*Supplied records*.
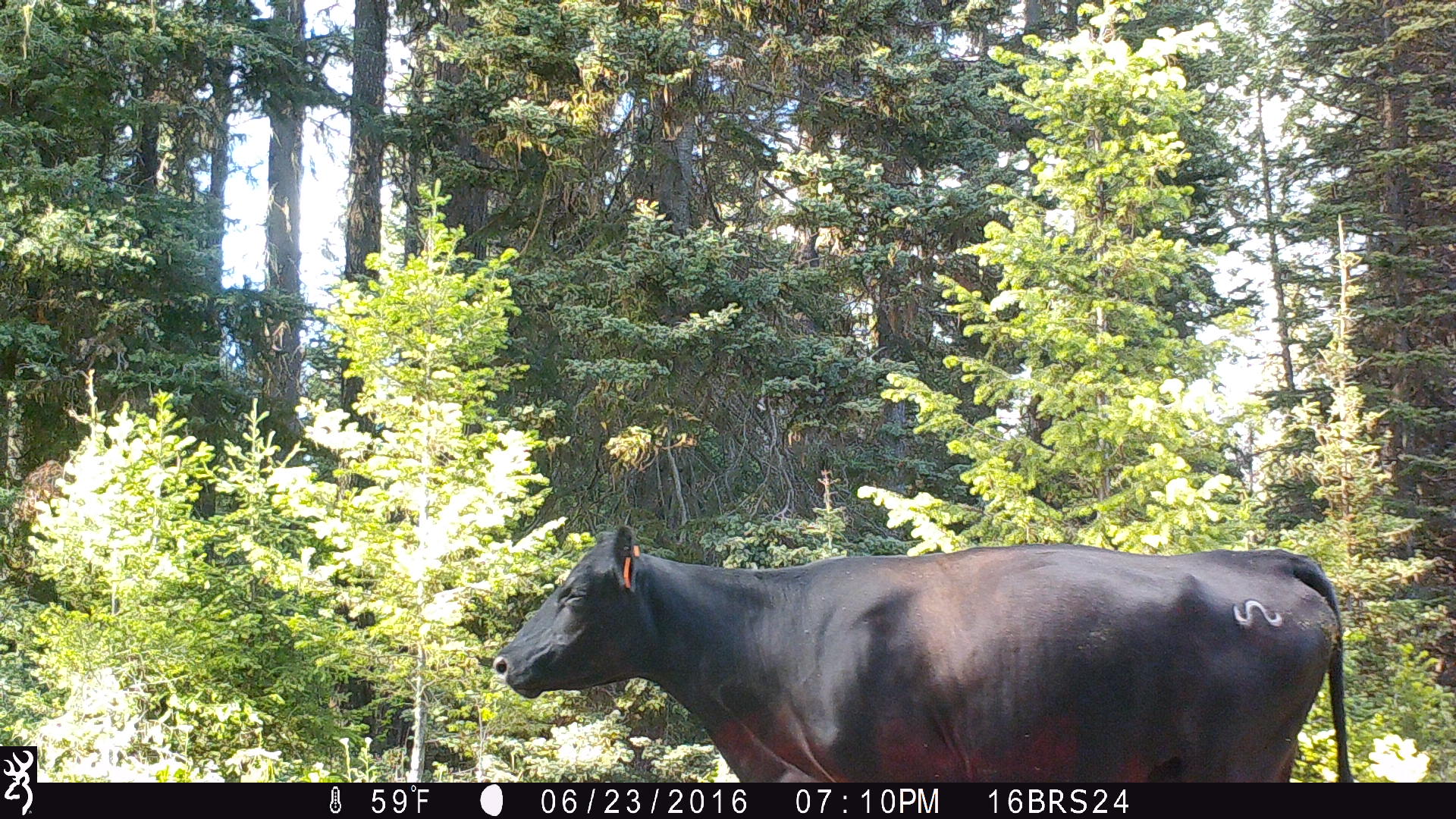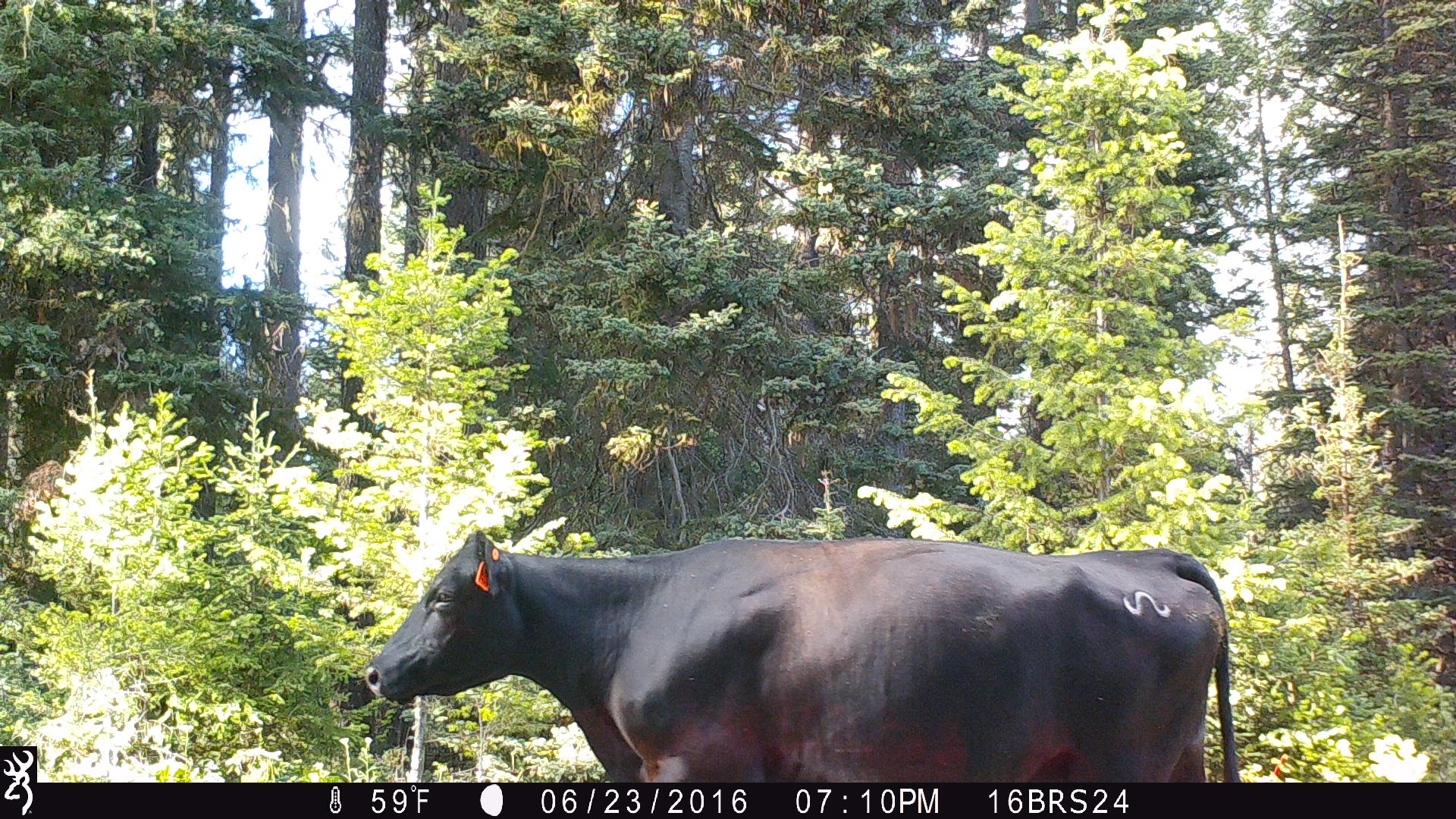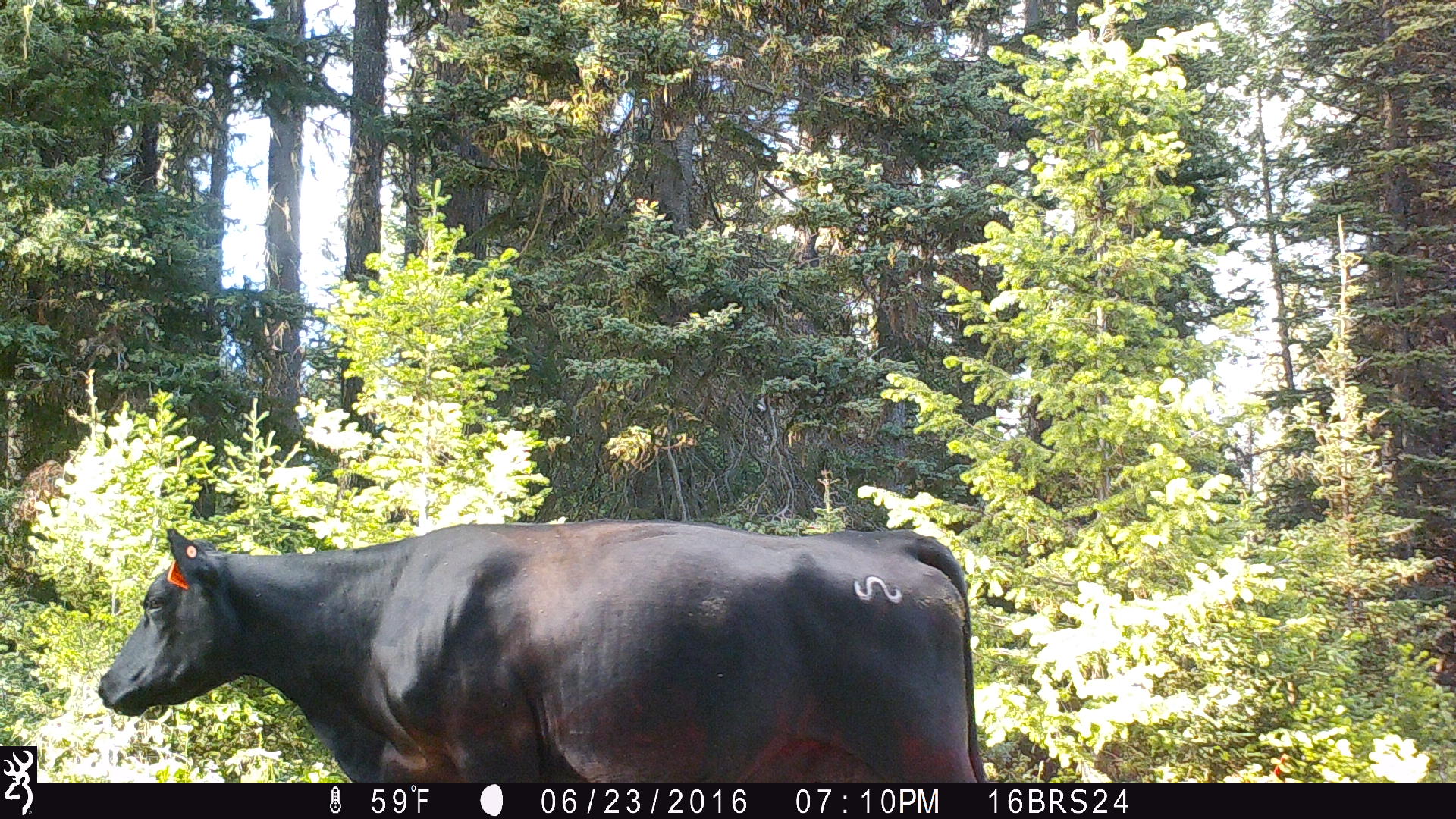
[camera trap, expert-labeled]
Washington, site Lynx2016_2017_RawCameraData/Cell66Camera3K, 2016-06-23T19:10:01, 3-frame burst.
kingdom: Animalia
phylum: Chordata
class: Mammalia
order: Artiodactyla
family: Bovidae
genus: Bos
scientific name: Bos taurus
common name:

*Activity*. Exclude the pictures, and transcribe all of the material exactly.

*Response to the exercise*.
[camera trap, expert-labeled]
Washington, site Lynx2016_2017_RawCameraData/Cell66Camera3K, 2016-06-23T19:10:01, 3-frame burst.
kingdom: Animalia
phylum: Chordata
class: Mammalia
order: Artiodactyla
family: Bovidae
genus: Bos
scientific name: Bos taurus
common name:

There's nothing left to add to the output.